§ What you will do
A faithful copy is needed. Set down all of the data below exactly.
· · ·
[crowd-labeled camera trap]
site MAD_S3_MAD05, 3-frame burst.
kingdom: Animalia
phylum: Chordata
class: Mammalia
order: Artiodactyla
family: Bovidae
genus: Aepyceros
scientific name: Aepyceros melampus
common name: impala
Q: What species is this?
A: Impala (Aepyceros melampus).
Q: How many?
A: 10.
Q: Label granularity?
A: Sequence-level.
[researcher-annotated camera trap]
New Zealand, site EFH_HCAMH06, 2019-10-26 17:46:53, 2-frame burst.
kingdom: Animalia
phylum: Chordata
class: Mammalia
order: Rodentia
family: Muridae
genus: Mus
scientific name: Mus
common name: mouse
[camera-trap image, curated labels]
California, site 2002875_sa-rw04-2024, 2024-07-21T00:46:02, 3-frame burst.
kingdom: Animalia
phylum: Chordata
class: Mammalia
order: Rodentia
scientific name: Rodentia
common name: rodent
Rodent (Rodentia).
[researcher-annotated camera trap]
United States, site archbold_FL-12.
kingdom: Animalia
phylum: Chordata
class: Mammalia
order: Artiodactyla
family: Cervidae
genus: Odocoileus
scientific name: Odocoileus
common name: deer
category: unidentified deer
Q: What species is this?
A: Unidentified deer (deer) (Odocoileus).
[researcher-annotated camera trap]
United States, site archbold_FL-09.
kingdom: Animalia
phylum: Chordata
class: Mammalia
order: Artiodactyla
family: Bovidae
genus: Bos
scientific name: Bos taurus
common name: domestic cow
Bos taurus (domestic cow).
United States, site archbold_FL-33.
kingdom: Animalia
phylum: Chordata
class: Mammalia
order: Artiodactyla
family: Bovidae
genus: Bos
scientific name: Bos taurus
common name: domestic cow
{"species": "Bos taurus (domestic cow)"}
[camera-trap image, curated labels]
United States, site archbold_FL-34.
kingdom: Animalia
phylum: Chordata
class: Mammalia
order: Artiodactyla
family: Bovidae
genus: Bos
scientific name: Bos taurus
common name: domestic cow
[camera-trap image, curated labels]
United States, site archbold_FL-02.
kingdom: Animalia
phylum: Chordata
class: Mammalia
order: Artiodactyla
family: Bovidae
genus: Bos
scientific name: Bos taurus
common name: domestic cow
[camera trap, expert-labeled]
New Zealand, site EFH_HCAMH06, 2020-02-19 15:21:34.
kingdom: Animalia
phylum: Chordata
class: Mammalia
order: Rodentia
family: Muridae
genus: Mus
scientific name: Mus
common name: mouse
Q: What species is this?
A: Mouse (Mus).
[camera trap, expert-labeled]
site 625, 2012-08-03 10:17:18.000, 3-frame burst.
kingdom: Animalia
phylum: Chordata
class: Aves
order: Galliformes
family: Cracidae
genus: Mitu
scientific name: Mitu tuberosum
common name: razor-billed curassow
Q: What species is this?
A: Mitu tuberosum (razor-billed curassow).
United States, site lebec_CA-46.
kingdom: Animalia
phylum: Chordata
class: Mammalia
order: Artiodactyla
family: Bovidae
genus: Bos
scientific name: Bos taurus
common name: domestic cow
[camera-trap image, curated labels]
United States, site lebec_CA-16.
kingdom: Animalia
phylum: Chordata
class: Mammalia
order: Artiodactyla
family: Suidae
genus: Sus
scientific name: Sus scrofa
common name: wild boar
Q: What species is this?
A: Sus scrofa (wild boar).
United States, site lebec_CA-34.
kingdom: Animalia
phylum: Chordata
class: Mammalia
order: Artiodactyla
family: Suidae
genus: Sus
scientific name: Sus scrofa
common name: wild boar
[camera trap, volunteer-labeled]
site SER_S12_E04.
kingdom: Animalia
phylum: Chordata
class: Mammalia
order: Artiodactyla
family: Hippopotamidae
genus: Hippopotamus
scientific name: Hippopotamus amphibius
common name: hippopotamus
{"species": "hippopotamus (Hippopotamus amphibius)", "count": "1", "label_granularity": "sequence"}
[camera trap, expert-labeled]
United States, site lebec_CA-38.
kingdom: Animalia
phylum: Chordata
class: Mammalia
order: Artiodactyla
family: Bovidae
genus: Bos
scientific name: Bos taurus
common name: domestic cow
· · ·
§ Solved exercise
[crowd-labeled camera trap]
site MAD_S3_MAD05, 3-frame burst.
kingdom: Animalia
phylum: Chordata
class: Mammalia
order: Artiodactyla
family: Bovidae
genus: Aepyceros
scientific name: Aepyceros melampus
common name: impala
Q: What species is this?
A: Impala (Aepyceros melampus).
Q: How many?
A: 10.
Q: Label granularity?
A: Sequence-level.
[researcher-annotated camera trap]
New Zealand, site EFH_HCAMH06, 2019-10-26 17:46:53, 2-frame burst.
kingdom: Animalia
phylum: Chordata
class: Mammalia
order: Rodentia
family: Muridae
genus: Mus
scientific name: Mus
common name: mouse
[camera-trap image, curated labels]
California, site 2002875_sa-rw04-2024, 2024-07-21T00:46:02, 3-frame burst.
kingdom: Animalia
phylum: Chordata
class: Mammalia
order: Rodentia
scientific name: Rodentia
common name: rodent
Rodent (Rodentia).
[researcher-annotated camera trap]
United States, site archbold_FL-12.
kingdom: Animalia
phylum: Chordata
class: Mammalia
order: Artiodactyla
family: Cervidae
genus: Odocoileus
scientific name: Odocoileus
common name: deer
category: unidentified deer
Q: What species is this?
A: Unidentified deer (deer) (Odocoileus).
[researcher-annotated camera trap]
United States, site archbold_FL-09.
kingdom: Animalia
phylum: Chordata
class: Mammalia
order: Artiodactyla
family: Bovidae
genus: Bos
scientific name: Bos taurus
common name: domestic cow
Bos taurus (domestic cow).
United States, site archbold_FL-33.
kingdom: Animalia
phylum: Chordata
class: Mammalia
order: Artiodactyla
family: Bovidae
genus: Bos
scientific name: Bos taurus
common name: domestic cow
{"species": "Bos taurus (domestic cow)"}
[camera-trap image, curated labels]
United States, site archbold_FL-34.
kingdom: Animalia
phylum: Chordata
class: Mammalia
order: Artiodactyla
family: Bovidae
genus: Bos
scientific name: Bos taurus
common name: domestic cow
[camera-trap image, curated labels]
United States, site archbold_FL-02.
kingdom: Animalia
phylum: Chordata
class: Mammalia
order: Artiodactyla
family: Bovidae
genus: Bos
scientific name: Bos taurus
common name: domestic cow
[camera trap, expert-labeled]
New Zealand, site EFH_HCAMH06, 2020-02-19 15:21:34.
kingdom: Animalia
phylum: Chordata
class: Mammalia
order: Rodentia
family: Muridae
genus: Mus
scientific name: Mus
common name: mouse
Q: What species is this?
A: Mouse (Mus).
[camera trap, expert-labeled]
site 625, 2012-08-03 10:17:18.000, 3-frame burst.
kingdom: Animalia
phylum: Chordata
class: Aves
order: Galliformes
family: Cracidae
genus: Mitu
scientific name: Mitu tuberosum
common name: razor-billed curassow
Q: What species is this?
A: Mitu tuberosum (razor-billed curassow).
United States, site lebec_CA-46.
kingdom: Animalia
phylum: Chordata
class: Mammalia
order: Artiodactyla
family: Bovidae
genus: Bos
scientific name: Bos taurus
common name: domestic cow
[camera-trap image, curated labels]
United States, site lebec_CA-16.
kingdom: Animalia
phylum: Chordata
class: Mammalia
order: Artiodactyla
family: Suidae
genus: Sus
scientific name: Sus scrofa
common name: wild boar
Q: What species is this?
A: Sus scrofa (wild boar).
United States, site lebec_CA-34.
kingdom: Animalia
phylum: Chordata
class: Mammalia
order: Artiodactyla
family: Suidae
genus: Sus
scientific name: Sus scrofa
common name: wild boar
[camera trap, volunteer-labeled]
site SER_S12_E04.
kingdom: Animalia
phylum: Chordata
class: Mammalia
order: Artiodactyla
family: Hippopotamidae
genus: Hippopotamus
scientific name: Hippopotamus amphibius
common name: hippopotamus
{"species": "hippopotamus (Hippopotamus amphibius)", "count": "1", "label_granularity": "sequence"}
[camera trap, expert-labeled]
United States, site lebec_CA-38.
kingdom: Animalia
phylum: Chordata
class: Mammalia
order: Artiodactyla
family: Bovidae
genus: Bos
scientific name: Bos taurus
common name: domestic cow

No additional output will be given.